Back in the glory days of Walt Kelly's comic strip "Pogo," before it became too verbose for me to follow, there was a manic and aggressive Bun Rabbit who proclaimed holidays on a drum. Not content to be limited to the usual ones, he went to such extremes as Knecht Ruprecht's Visiting Day and the Festum Stultorum. Now I can read Latin as good as the next man (whose name is, incidentally M. Tullius Cicero). But recognizing that the latter festival was the Feast of Fools didn't enlighten me much as to its actual nature, which necessity has just now forced me to track down.
It seems that in the later medieval Church it became a practice here and there to devote certain holidays to various ranks of the clergy. The sub-deacons' day came shortly after Christmas, the date varying from place to place. Since youth will have its fling, things soon got out of hand, and the young men kicked up their heels, conducted a farcical mass, sang dirty songs, burned old shoes for incense, and feasted on the high altar. Some day this outrageous behavior was a holdover from the Roman Saturnalia. Others (with whom I am inclined to agree) view it as a healthy and harmless way of blowing off steam. Apparently Church officials could do little more than try to tone it all down, and the Festum Stultorum lasted until the seventeenth century when it flickered out in the 1660s.

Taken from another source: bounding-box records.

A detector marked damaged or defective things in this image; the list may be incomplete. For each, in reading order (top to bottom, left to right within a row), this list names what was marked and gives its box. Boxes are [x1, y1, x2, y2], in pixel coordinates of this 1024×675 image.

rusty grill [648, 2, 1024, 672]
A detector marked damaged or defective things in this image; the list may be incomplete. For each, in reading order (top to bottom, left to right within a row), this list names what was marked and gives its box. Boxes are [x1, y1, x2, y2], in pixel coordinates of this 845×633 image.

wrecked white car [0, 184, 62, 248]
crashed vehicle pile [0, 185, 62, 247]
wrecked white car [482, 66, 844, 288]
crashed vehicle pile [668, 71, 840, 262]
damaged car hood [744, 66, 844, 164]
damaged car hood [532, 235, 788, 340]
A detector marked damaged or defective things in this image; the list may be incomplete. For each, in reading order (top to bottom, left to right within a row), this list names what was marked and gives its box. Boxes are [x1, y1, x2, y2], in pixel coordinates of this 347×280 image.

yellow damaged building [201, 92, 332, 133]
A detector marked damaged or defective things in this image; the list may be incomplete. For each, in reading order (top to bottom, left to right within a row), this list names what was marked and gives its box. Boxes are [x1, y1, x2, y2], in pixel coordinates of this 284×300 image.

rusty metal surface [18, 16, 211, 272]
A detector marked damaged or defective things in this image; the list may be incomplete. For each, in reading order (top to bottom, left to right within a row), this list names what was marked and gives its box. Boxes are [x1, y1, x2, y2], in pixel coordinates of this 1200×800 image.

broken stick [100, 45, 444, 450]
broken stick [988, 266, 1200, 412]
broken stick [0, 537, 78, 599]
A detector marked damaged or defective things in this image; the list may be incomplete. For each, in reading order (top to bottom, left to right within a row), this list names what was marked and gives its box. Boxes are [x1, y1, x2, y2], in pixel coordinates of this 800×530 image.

The Festum Stultorum was by no means the only parody of the Mass and other offices. There was the Beauvais Feast of the Ass in which priest and celebrants hee-hawed, and there were Masses for drunkards and gluttons. I possess a recording of a "Bacchic Vesper Service" written c. 1770 by Josef Roskovsky, by then called Father Pantaleon. Yet another example is the Officium lusorum or "Gamblers' Mass" which occupies the second side of this record, and is No. 215 of the Carmina Burana. The tunes are genuine Gregorian chants, though I believe the work follows the pattern of the daily Offices rather than that of high mass. The texts are outrageous (but not obscene) parodies; the opening of the ''Gospel'' should suffice to give the flavor: '' According to the false gospel of the silver mark ... '' (The first side of the record contains two extended songs, one a secular sequence, the other containing trouvere and Minnesinger elements.)
This is, as noted, the third volume of Dr. Clemencic's heroic attempt to present us with the "complete" medieval settings of the Benediktbeuren poems. I have remarked in the past that the vocalists in this series take a swinging, free-wheeling, and sometimes raucous approach to the songs, treating them as the popular music they undoubtedly were. I begin to think that Dr. Clemencic also intends to give us en passante the full panoply of musical instruments that were used in the Middle Ages (or might have been used). I note here the presence of coins(!) and a Jew's harp. I was tempted to work up a disquisition on the latter instrument (don't write to correct me about jaws-harps, because that's an exploded myth), but was able to restrain myself. But did you know that there were 19th century Jew's harp virtuosi, one of whom (ow! oh!) eventually wrecked all his front teeth with the instruments? And that some of them wrote for it? On your toes, MHS!